# ABOUT THIS TASK
Copy the rows word for word, starting at the line that has "Funny HVAC Tech" and ending after the line that has "It’s not the". Omit the pictures.

(Beginning of TASK DATA)

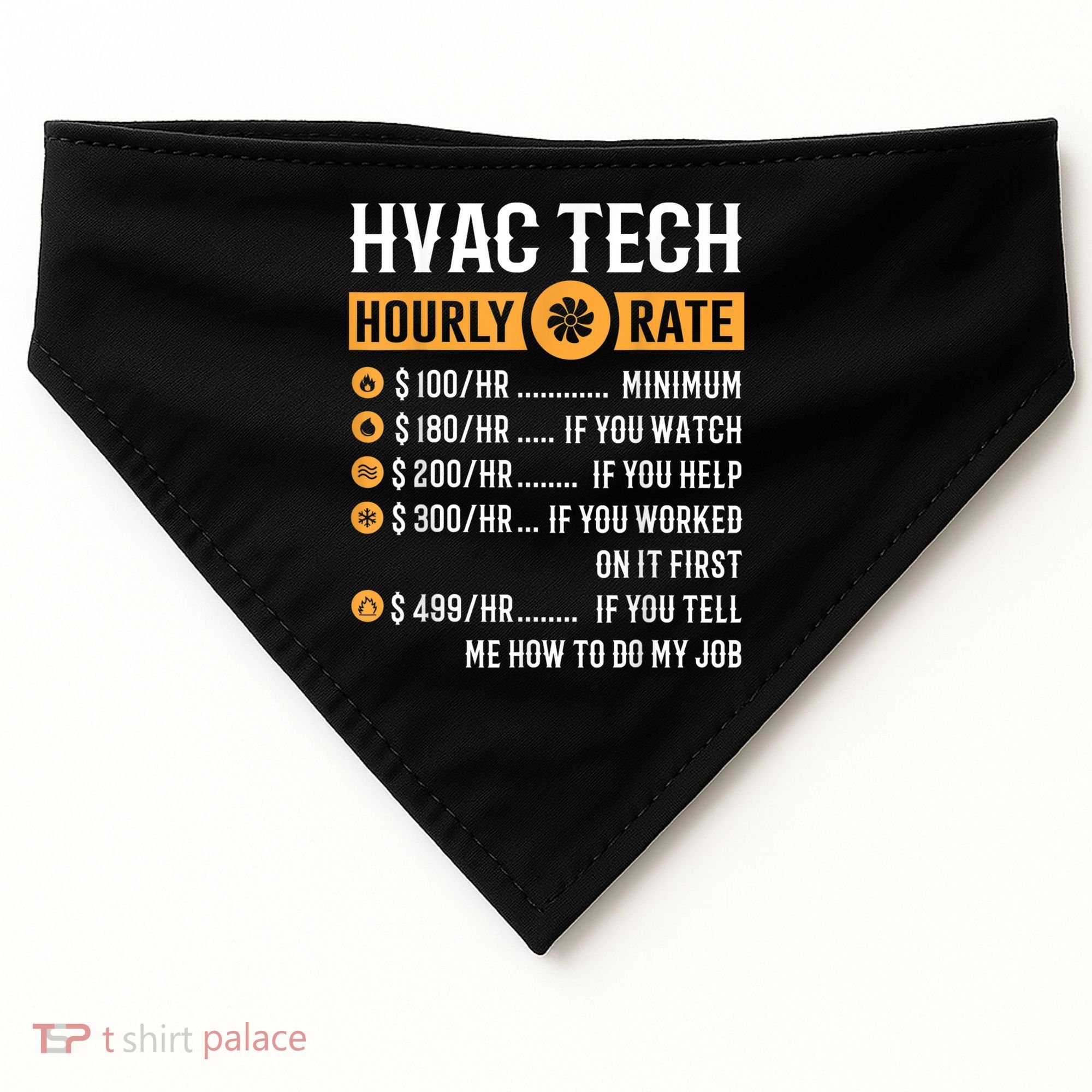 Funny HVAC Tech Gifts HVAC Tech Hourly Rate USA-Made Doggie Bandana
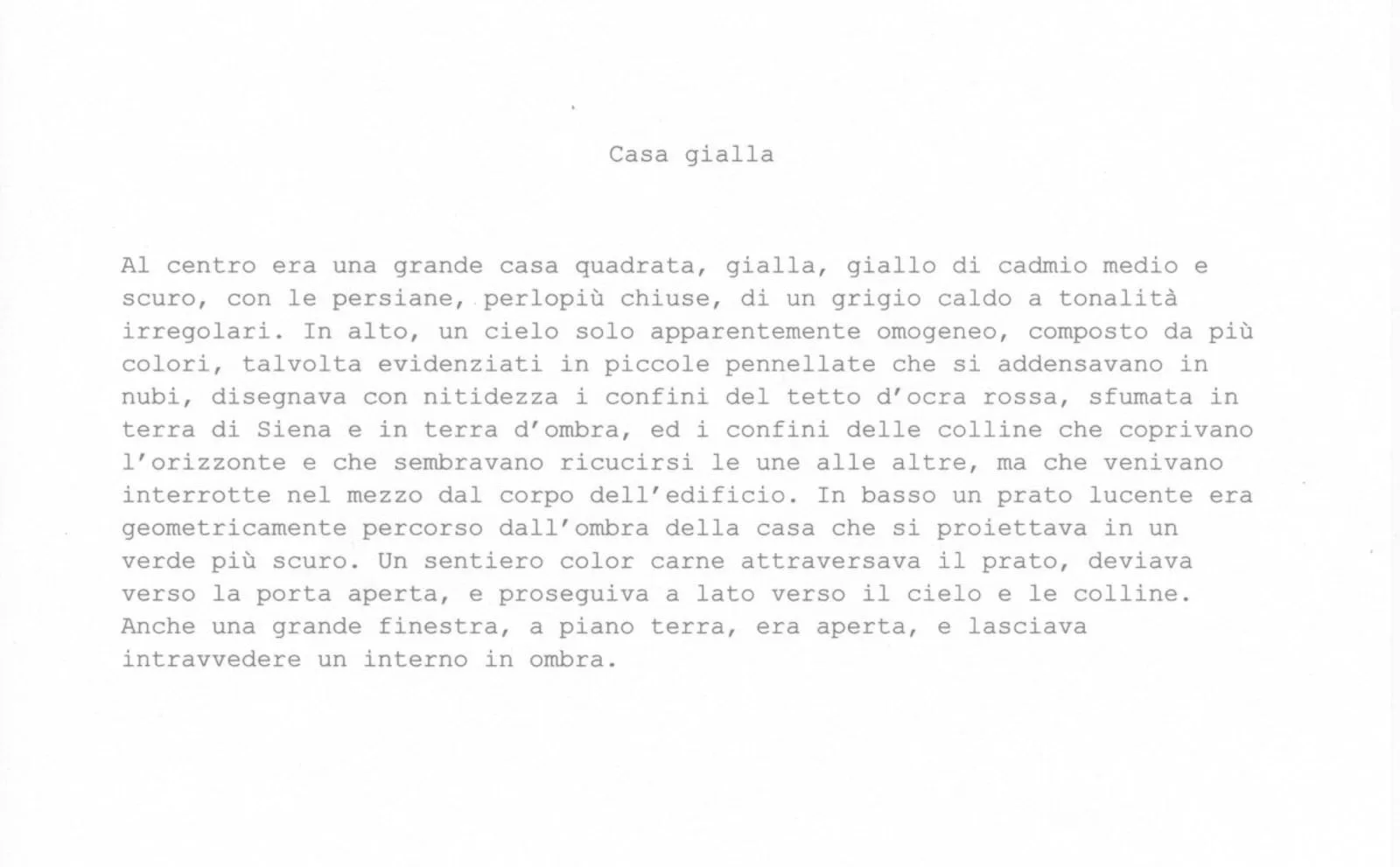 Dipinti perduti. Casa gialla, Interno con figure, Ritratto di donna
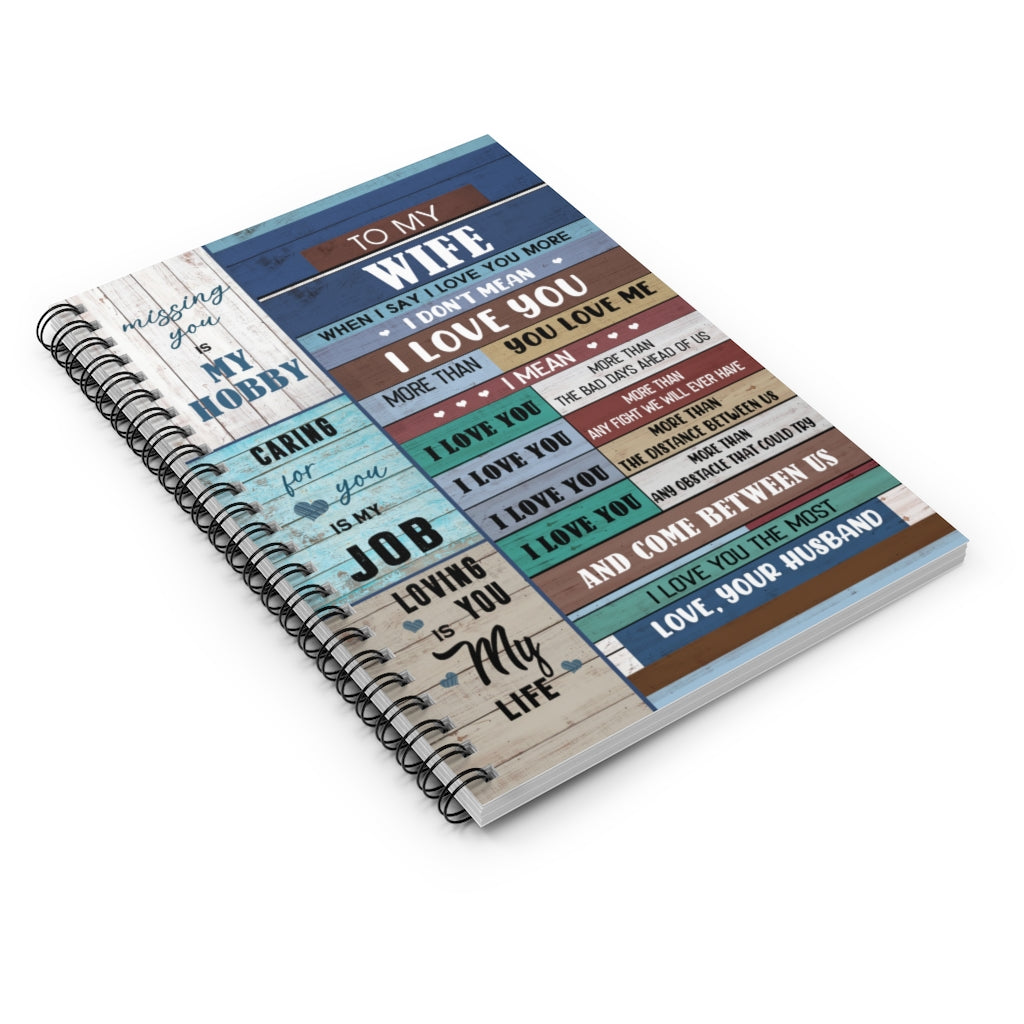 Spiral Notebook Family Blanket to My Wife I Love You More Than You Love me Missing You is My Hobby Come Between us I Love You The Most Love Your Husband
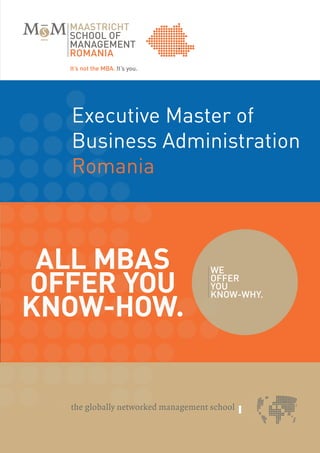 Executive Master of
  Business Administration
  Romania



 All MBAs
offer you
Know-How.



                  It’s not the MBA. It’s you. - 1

(End of TASK DATA)
(Beginning of TASK DATA)

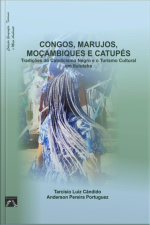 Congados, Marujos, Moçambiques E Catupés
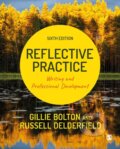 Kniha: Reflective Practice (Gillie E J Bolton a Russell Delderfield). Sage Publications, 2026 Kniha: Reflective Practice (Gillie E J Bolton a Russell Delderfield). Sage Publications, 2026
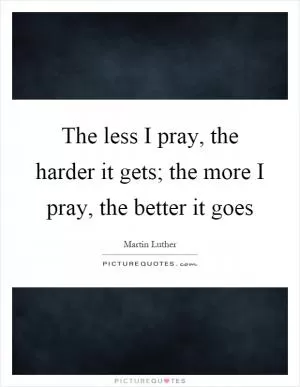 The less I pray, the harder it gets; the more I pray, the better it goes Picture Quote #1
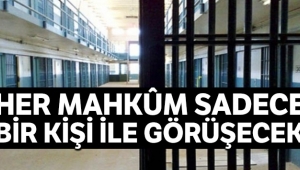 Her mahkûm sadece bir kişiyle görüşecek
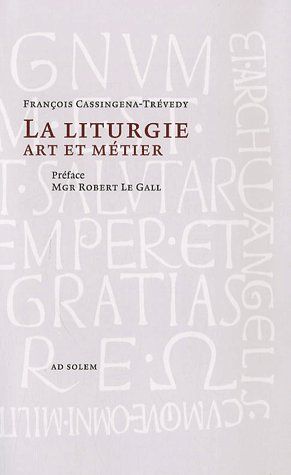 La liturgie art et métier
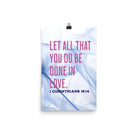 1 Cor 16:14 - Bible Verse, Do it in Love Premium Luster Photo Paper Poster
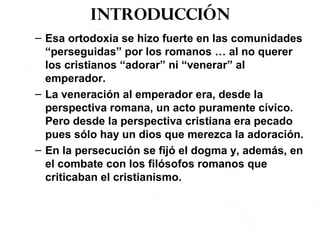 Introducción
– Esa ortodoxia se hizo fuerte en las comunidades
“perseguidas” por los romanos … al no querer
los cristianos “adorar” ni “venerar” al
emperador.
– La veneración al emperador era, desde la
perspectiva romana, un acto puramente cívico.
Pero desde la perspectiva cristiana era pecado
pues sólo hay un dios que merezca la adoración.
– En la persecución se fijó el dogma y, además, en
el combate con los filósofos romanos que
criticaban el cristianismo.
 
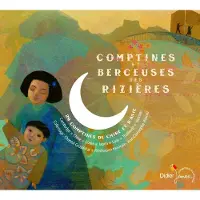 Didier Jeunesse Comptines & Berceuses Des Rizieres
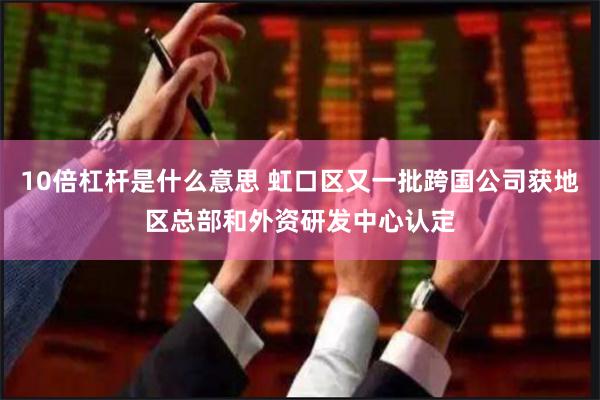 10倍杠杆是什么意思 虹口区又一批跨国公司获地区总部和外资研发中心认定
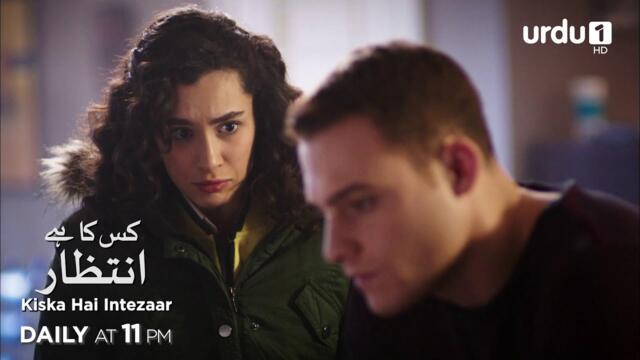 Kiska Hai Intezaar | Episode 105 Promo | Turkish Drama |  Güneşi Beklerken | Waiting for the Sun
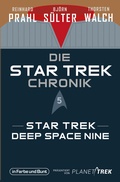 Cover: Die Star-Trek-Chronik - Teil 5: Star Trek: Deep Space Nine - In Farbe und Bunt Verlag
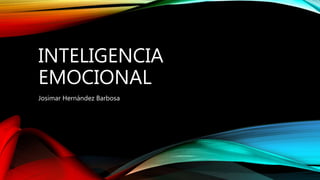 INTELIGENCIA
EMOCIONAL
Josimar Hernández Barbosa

(End of TASK DATA)

# ANSWER TO THIS TASK
 Funny HVAC Tech Gifts HVAC Tech Hourly Rate USA-Made Doggie Bandana
 Dipinti perduti. Casa gialla, Interno con figure, Ritratto di donna
 Spiral Notebook Family Blanket to My Wife I Love You More Than You Love me Missing You is My Hobby Come Between us I Love You The Most Love Your Husband
 Executive Master of
  Business Administration
  Romania



 All MBAs
offer you
Know-How.



                  It’s not the MBA. It’s you. - 1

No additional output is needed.